Miło wrócić wspomnieniami do tych miejsc... Na mnie podobnie jakiś czas temu podziałał klimat molo i okolic Orłowa... Trafiłem w podobnym czasie i nad ranem spadł lekki, pierwszy śnieg... Jeszcze nie było żadnych śladów... Do tego te latarnie... Bajeczny klimat... Klimat Trójmiasta nie ma sobie równych. Brawo za materiał.
@@thisisINFINITIC W Twoich materiałach widać docenianie tego co naprawdę ma wartość. Wielu nie ceni tych ulotnych chwil i miejsc, które są często "efektem ubocznym" ( przepraszam za to spłycenie ☺️ ), ale często jakże zachwycającym, znacznie istotniejszych dla nas wszystkich procesów, które mają dla nas wszystkich ogromne znaczenie. P.S. Tutaj jedna z chwil uchwycona bardzo blisko Brzeźna ;-) 500px.com/photo/207232715/lonely-dawn-by-jeremiasz-sobolewski
Ulala Panie Jeremiaszu, przyjemne portfolio :) Tak, staram się żyć trochę wolniej od tempa które nadaje nam świat. To pozwala się zatrzymać, pomyśleć, posłuchać samego siebie. Taka ciekawostka na przykład - gdy zaczynałem biegać, zawsze miałem słuchawki na uszach by z pomocą muzyki biec dłużej i dalej. Teraz zdecydowanie lepiej biega mi się słuchając po prostu swojego ciała, a i przy okazji wpadam w ten sposób na ciekawe pomysły :) Mam wrażenie, że wolniej znaczy czasem bardziej?
Zabrakło mi pochyleniem się nad ostatnimi kadrami, pięknie odbijające się słońce w morzu, słońce pojawiające się między gałęziami drzew przy tej krętej ścieżce. Widocznie byłeś mocno zmarznięty ;) Już ktoś wspominał, że trochę mało o fotografowaniu, ale to Twój wybór, że więcej przemyśleń niż samej fotografii :) Mimo wszystko oglądało się przyjemnie, jak zwykle!
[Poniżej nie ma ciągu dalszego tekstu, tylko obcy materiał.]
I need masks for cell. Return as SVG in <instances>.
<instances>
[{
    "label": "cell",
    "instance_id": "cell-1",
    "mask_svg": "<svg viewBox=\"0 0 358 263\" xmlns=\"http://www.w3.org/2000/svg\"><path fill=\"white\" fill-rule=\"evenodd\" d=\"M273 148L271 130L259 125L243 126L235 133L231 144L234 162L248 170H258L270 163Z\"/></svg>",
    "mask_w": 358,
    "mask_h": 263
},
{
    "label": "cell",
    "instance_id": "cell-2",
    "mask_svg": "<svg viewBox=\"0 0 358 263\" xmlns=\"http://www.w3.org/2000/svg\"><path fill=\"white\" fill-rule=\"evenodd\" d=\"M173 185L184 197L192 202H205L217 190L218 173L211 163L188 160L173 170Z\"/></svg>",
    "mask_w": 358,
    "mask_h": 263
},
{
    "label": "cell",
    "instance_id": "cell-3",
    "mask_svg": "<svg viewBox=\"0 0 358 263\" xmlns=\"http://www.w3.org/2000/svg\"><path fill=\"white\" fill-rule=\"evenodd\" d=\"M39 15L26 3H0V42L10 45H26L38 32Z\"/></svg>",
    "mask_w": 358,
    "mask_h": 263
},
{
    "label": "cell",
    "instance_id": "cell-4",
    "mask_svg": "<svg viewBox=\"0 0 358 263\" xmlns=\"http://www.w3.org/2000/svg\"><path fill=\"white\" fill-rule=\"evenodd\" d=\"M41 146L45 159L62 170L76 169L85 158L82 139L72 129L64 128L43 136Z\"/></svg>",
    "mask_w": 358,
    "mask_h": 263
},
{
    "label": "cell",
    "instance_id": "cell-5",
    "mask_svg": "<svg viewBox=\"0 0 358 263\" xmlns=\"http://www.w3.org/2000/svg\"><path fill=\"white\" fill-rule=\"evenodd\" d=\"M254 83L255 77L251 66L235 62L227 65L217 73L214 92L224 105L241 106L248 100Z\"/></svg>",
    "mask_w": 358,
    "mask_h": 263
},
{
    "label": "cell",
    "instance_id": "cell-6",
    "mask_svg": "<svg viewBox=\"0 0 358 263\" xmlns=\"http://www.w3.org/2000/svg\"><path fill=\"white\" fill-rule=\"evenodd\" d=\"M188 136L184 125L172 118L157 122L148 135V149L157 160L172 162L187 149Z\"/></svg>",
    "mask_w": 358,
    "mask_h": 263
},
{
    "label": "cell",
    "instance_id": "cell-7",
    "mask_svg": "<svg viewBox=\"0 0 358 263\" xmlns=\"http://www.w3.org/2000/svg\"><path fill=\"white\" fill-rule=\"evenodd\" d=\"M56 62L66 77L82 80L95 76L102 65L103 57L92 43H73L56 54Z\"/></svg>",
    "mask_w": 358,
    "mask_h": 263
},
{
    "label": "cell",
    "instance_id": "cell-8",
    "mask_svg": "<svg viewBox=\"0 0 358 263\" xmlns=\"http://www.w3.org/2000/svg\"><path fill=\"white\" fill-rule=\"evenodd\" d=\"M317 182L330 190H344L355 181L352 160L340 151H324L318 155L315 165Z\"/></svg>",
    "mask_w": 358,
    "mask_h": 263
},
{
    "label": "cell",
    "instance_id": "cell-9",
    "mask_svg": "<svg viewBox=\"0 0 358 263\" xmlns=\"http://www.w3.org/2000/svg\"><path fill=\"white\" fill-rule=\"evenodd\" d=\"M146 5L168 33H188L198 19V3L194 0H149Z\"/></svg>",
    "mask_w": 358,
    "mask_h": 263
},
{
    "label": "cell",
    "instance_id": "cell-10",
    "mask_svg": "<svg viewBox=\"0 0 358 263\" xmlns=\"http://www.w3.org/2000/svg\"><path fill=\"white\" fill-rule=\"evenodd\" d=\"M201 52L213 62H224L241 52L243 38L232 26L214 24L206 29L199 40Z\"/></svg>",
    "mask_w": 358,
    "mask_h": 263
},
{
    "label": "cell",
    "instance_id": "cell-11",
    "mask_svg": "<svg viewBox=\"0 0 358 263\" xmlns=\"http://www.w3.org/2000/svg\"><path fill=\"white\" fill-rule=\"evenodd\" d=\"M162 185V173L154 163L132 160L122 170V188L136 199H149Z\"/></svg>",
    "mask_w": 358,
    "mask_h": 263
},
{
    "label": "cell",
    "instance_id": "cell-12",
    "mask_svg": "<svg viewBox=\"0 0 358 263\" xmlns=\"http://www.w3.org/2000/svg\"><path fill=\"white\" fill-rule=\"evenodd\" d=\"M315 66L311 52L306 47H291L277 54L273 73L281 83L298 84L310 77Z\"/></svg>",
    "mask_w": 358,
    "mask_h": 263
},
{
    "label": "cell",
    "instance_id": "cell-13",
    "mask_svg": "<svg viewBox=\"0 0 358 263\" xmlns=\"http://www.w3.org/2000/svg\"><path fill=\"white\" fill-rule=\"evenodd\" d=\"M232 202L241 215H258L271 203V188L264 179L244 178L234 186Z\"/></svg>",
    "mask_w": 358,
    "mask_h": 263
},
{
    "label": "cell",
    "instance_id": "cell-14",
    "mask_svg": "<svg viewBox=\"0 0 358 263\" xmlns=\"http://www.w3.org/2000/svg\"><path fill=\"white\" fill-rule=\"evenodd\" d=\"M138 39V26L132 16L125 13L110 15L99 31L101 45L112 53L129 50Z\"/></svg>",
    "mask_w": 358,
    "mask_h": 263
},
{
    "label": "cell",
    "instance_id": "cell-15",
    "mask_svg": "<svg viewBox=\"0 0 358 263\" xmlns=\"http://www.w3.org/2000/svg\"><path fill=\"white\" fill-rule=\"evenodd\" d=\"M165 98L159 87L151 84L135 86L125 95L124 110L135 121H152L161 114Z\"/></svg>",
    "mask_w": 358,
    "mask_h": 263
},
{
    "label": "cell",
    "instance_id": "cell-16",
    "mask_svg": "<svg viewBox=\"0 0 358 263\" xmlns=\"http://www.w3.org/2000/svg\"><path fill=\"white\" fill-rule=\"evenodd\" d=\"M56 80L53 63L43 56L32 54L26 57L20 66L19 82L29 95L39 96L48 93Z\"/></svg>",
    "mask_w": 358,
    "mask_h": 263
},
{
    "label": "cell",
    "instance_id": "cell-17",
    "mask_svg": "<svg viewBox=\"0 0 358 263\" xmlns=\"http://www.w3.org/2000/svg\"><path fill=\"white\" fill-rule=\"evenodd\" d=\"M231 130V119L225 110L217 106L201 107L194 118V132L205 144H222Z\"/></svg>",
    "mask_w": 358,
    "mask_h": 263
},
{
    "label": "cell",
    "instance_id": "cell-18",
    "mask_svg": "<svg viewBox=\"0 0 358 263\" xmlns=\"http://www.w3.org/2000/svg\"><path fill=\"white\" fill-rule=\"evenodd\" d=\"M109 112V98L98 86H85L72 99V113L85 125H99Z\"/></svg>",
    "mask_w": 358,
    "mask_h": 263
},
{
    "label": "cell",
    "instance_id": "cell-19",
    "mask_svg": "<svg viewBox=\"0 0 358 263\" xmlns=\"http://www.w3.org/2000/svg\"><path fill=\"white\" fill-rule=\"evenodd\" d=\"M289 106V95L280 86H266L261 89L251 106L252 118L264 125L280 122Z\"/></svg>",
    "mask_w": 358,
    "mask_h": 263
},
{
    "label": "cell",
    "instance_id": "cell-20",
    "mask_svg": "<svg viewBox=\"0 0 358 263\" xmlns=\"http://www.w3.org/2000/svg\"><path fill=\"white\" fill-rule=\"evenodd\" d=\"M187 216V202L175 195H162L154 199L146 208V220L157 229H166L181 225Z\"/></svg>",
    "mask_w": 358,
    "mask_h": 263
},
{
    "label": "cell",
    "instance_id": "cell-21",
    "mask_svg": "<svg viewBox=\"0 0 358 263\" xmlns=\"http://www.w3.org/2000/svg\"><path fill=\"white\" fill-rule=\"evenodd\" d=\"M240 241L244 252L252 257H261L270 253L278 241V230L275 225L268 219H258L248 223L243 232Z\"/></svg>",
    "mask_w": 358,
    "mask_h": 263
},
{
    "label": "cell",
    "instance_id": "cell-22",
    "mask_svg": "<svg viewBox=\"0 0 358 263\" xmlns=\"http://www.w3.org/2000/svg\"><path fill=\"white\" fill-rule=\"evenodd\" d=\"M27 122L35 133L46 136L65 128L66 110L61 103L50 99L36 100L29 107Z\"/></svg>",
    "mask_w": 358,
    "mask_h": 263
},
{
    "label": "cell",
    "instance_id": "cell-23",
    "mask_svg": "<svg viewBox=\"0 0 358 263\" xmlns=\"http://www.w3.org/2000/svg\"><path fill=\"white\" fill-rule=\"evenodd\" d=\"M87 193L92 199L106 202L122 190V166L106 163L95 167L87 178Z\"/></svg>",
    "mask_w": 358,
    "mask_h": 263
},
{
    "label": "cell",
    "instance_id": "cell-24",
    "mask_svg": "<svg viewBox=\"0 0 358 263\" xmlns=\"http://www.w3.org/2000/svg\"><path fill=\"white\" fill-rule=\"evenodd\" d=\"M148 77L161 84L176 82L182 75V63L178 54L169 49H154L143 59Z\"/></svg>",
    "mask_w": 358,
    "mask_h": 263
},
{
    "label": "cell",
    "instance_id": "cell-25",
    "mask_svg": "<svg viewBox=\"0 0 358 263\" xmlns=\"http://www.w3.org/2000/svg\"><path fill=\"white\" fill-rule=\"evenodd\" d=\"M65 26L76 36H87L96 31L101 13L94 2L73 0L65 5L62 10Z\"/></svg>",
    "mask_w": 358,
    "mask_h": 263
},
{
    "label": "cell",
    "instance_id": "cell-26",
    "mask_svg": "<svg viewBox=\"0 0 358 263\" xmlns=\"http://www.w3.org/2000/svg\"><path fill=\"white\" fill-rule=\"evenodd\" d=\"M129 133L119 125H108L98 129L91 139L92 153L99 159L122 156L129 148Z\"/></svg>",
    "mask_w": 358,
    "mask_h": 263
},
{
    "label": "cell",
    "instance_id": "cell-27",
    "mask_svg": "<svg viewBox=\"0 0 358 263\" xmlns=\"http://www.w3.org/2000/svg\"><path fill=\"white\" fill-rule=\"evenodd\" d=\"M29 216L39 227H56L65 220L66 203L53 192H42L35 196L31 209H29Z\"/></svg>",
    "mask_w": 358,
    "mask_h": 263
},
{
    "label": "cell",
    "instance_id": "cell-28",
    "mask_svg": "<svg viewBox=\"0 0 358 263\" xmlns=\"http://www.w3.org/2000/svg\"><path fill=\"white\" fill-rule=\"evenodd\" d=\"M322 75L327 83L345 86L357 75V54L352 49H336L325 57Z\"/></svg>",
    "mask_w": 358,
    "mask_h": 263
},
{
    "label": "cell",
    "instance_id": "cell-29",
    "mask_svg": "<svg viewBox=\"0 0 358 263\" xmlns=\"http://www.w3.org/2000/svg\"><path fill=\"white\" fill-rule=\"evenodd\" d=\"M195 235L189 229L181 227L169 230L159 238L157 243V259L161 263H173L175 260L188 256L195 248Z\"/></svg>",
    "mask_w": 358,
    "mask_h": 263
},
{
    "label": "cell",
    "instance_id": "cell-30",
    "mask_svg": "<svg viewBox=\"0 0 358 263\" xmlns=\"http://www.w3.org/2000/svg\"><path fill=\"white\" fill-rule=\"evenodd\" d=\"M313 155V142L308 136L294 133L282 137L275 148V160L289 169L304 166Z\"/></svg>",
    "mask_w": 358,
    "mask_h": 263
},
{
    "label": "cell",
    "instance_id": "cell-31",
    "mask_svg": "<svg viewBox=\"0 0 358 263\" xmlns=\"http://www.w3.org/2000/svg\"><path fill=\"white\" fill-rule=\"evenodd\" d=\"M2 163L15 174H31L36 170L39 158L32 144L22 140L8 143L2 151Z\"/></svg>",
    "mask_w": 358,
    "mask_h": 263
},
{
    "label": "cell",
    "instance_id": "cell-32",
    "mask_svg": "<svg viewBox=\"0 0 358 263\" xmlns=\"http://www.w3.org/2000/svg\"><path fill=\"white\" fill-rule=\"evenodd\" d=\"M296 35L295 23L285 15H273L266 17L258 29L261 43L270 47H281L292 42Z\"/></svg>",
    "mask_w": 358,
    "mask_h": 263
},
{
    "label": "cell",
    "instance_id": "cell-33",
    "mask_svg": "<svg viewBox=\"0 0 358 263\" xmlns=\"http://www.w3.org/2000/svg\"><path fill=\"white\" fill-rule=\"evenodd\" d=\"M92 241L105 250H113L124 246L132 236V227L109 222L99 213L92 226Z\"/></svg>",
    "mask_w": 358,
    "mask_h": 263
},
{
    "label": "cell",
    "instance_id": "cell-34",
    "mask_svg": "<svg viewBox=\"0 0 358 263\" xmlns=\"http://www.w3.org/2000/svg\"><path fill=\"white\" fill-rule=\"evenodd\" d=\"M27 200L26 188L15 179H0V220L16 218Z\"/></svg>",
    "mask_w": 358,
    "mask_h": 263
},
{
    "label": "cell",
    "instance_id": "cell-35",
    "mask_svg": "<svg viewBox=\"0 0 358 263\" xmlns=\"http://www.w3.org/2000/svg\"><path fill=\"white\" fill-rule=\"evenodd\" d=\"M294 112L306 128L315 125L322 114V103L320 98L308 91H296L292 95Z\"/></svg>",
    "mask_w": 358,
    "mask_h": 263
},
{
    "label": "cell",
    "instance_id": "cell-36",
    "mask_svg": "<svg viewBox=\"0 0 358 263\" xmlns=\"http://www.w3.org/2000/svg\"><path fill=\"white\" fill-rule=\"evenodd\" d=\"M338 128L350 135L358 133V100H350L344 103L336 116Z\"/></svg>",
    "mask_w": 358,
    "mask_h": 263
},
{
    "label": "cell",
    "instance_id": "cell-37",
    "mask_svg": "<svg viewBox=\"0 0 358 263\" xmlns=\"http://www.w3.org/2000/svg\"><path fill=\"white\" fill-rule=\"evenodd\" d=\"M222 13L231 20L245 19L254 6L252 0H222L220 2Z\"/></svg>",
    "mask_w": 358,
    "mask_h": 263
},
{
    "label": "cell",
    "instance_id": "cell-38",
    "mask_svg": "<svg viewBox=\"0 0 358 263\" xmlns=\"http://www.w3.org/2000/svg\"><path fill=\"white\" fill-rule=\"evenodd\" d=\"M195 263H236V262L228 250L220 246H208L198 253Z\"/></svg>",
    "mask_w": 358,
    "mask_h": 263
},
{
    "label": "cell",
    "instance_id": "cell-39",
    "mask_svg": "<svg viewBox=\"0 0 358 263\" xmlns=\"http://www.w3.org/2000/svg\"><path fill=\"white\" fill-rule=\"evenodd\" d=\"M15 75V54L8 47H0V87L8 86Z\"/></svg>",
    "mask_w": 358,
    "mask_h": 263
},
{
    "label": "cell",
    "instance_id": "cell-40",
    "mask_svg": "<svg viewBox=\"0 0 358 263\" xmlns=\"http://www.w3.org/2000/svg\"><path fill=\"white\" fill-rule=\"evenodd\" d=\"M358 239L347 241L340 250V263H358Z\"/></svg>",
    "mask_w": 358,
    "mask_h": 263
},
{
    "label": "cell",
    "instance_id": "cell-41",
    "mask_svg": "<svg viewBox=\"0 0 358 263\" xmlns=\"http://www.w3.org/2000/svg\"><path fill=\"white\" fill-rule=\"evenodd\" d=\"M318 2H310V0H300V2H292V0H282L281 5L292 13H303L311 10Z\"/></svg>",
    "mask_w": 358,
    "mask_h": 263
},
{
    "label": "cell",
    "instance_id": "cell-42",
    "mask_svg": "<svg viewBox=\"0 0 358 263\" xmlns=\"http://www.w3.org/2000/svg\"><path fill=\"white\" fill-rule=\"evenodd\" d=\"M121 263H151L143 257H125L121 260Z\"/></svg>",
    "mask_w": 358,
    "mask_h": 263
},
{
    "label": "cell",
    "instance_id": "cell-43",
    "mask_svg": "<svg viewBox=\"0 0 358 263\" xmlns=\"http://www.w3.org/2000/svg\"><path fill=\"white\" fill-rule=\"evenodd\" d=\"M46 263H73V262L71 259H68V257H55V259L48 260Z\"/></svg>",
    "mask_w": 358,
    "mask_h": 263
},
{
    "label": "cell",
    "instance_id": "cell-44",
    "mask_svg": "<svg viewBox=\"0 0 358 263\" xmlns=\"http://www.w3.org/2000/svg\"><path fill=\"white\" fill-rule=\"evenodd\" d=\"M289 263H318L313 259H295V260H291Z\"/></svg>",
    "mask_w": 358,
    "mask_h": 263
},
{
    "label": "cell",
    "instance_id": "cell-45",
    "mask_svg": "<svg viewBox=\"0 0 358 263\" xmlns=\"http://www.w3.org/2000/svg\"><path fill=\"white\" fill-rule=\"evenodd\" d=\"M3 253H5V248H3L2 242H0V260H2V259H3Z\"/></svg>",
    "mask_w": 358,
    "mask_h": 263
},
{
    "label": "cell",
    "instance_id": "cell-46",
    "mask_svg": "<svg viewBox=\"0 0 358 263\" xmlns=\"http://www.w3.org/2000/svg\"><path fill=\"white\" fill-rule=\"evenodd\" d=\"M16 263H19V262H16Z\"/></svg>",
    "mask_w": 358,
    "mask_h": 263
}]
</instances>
Tak, tam był potencjał ale goniła mnie perspektywa spóźnienia na pociąg :D Mniej o fotografii, to prawda, taka będzie kompozycja zdarzeń, gdzie chce po prostu bez planu brać aparat i robić zdjęcia. Natomiast seria o fotografii krajobrazowej nadal żyje i już teraz na stole montażowym jest materiał z Tatr :) Generalnie nadchodzący rok to na pewno będą pewne zmiany, czas pokaże czy na lepsze. Wierzę, że tak :)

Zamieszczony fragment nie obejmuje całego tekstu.